Beklentilerin ve arayışların bizleri üzdüğünü de kendimize hatırlatmamız gerekir. Bir insandan ne kadar beklenti duyar, onay beklersek o kadar çok üzülürüz. Onaylanma ihtiyacı duymak, yalnızca hayatında mücadele edemeyen kişilerin yaptığı bir şeydir. Mücadele etmeyi bilmiyorsanız, nasıl mücadele etmeniz gerektiği konusunda keşfe çıkmanız gerekir. Basit bir şekilde, kendinizi tanımalı, hal ve hareketlerinizi yargılamalısınız.

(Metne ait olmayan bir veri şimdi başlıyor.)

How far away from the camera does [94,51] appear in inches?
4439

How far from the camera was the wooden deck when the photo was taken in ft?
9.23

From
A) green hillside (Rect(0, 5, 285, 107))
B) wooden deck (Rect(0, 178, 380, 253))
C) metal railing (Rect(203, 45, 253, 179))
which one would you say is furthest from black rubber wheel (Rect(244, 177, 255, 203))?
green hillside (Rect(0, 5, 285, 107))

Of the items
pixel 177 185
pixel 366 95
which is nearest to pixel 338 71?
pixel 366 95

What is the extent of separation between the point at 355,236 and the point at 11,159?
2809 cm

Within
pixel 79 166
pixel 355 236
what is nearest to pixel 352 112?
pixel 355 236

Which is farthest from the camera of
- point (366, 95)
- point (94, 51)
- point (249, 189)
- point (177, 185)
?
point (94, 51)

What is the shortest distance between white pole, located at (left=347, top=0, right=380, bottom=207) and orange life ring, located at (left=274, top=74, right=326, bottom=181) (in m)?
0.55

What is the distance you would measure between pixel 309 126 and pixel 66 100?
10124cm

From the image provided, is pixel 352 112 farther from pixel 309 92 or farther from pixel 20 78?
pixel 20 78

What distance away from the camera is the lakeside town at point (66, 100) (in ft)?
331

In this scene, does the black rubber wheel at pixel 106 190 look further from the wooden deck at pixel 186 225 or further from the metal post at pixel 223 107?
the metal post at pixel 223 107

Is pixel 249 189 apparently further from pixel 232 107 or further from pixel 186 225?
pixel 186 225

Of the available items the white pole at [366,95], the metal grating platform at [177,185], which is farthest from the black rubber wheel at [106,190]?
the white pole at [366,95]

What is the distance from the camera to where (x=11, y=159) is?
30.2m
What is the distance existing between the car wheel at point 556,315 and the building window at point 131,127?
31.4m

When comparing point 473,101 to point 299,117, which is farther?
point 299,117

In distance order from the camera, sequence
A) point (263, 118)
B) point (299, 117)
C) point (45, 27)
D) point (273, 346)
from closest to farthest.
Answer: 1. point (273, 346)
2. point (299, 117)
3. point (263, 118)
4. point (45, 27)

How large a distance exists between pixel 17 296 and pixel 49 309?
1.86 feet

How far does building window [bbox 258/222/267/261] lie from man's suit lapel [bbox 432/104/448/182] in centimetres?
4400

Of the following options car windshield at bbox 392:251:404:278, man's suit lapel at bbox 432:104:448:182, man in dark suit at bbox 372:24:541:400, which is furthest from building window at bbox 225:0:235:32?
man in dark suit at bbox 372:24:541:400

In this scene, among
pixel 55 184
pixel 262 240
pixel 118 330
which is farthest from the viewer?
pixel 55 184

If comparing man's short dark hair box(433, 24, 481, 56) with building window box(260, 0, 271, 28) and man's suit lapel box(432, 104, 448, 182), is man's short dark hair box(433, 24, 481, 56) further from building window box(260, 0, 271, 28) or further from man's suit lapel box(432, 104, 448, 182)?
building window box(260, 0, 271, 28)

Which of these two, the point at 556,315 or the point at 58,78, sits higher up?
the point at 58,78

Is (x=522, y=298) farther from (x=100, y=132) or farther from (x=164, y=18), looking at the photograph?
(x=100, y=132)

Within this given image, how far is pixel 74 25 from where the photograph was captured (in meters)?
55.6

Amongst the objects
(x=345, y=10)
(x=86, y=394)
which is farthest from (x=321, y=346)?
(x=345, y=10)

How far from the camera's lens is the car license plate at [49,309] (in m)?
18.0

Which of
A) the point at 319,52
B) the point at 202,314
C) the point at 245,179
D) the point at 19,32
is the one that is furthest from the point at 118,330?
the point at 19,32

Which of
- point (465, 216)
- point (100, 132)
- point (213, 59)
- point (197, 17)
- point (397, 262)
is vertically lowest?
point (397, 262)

Kendinizi yargılamayı biliyor, kendi hayatınıza dair kararlar alabiliyorsanız bir başkasının kararına ya da davranışlarına ihtiyacınız yoktur.
İnsanlar Acımasız Olabilir
Çok üstün bir başarı ya da davranış karşısında insanlar sizlere kötü davranabilir. Ne yazık ki dünyanın neresine giderseniz gidin, sizin mutluluğunuz ya da başarınız ile mutsuz olacak, sizi kıskanacak veya üzülecek biri vardır. Bu insanın davranışı yüzünden hayatınızı mahvetmeye, dakikalarınızı üzülerek geçirmeye değer mi? Bir düşünün… Gün içerisinde 8 saat uyuduğunuzu varsayın ve kalan 16 saati değerlendirirken her bir saniyenin ne kadar önemli olduğunu kendinize hatırlatın. Bir saniye sonrası bile belli değilken başkalarının davranışlarının, düşüncelerinin ya da duygularının etkisi altında kalmak, yaşamınıza haksızlık etmenize sebep olmaz mı? En başta karakterinize ve kişiliğinize yönelik bir saygısızlık olmaz mı?
İnsanların acımasız olabileceğini, sizin mutluluğunuz ile üzülebileceğini kabul ettiğiniz gün, aynı zamanda hayatınıza müdahil olabilecek insanları da seçtiğiniz gündür. Hayatınız üzerinde yalnızca sizin yaptığınız doğrular, yanlışlar, seçimler ve karalar vardır. Bu nedenle bir karar alırken ya da bir karar aldıktan sonra, başka bir insanın fikri ya da duygusu yüzünden kararınızdan vazgeçmeniz, henüz olgunlaşmadığınızı, yaşamınıza sahip çıkamadığınızı gösteren durumlardan biridir.